Re: Tactics to bringing a language to life



Joachim Pense wrote:

Am Wed, 05 Apr 2006 19:39:42 GMT schrieb Peter T. Daniels:

phoglund@xxxxxx wrote:

Peter T. Daniels wrote:
Ruud Harmsen wrote:

Sat, 01 Apr 2006 13:33:56 GMT: "Peter T. Daniels"
<grammatim@xxxxxxxxxxxxxxxx>: in sci.lang:

phoglund@xxxxxx wrote:

FYI, Coptic is not an invented language.
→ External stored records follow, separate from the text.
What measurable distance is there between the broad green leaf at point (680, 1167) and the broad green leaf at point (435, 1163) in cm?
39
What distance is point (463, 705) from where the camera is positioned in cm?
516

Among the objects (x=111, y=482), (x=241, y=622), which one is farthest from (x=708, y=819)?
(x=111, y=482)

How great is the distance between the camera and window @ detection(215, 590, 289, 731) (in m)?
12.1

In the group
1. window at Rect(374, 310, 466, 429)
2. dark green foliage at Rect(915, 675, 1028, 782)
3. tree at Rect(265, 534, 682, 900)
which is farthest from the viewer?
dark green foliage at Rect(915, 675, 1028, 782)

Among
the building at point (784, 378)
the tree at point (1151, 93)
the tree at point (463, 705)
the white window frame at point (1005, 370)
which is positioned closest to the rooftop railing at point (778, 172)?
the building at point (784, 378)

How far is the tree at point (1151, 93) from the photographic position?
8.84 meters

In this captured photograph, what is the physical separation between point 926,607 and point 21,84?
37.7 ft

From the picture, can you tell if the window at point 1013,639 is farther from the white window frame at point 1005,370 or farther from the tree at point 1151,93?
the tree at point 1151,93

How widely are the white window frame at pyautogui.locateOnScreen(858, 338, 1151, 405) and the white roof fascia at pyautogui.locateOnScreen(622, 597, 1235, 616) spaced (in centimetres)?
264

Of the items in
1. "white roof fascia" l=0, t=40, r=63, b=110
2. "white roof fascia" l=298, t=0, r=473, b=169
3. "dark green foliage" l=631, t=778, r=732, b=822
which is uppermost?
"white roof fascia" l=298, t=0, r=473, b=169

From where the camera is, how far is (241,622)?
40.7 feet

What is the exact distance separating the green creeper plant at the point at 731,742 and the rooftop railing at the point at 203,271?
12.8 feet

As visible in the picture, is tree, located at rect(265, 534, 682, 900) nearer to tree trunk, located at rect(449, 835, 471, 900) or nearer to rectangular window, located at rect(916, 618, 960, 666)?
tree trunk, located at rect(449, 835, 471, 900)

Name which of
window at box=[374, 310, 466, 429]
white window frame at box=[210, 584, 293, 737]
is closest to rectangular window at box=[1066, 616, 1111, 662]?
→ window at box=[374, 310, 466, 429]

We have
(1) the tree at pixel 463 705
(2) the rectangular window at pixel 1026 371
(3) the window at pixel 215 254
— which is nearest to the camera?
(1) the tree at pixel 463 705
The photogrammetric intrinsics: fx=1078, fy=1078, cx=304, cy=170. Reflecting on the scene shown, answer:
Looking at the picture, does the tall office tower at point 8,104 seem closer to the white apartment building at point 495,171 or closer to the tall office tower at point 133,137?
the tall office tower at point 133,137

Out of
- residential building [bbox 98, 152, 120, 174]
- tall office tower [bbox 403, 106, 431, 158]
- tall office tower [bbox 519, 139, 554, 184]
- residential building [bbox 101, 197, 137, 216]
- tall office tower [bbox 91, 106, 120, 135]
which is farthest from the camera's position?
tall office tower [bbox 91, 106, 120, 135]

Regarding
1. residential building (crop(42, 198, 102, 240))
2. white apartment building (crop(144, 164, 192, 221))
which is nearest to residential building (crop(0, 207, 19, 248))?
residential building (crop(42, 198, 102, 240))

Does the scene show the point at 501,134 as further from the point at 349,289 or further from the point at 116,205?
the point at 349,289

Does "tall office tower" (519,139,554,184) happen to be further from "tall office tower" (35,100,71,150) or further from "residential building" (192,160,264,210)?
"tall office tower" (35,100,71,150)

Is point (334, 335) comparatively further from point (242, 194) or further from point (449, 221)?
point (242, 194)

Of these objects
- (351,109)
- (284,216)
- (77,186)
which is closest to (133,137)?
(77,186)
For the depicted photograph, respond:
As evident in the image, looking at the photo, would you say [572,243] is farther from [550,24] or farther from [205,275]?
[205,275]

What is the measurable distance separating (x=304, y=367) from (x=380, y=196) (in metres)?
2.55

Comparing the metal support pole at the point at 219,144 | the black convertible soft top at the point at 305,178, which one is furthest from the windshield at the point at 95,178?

It is an Afro-Asiatic
language, the daughter language of ancient Egyptian, written in a
Greek-based alphabet rather reminiscent of Cyrillic, and including a
heavy admixture of Greek loanwords.

What's cyrillic-looking about the Coptic alphabet?

Anybody can judge for themselves:
http://www.omniglot.com/writing/coptic.htm
I see some slight similarities myself too.

Um, because they're both derived from Greek uncials?

AFAIK some of the non-Greek letters of Cyrillic were derived from the
Coptic alphabet.

There are all sorts of theories about where the extra letters come from,
but the most parsimonious is that they're all adapted from Glagolitic.

"parsimonious"? My online dictionary translates it as "sparsam, knausrig"
which means "unwilling to spend money". Again, I seem to have missed a joke
:-(

No joke. If your dictionary doesn't know that theories that obey Occam's
razor, as it were, are called "parsimonious," then you need a better
dictionary!

In the literal sense, it doesn't have a negative overtone; it means
thrifty, economical, not a spendthrift.
--
Peter T. Daniels grammatim@xxxxxxx
.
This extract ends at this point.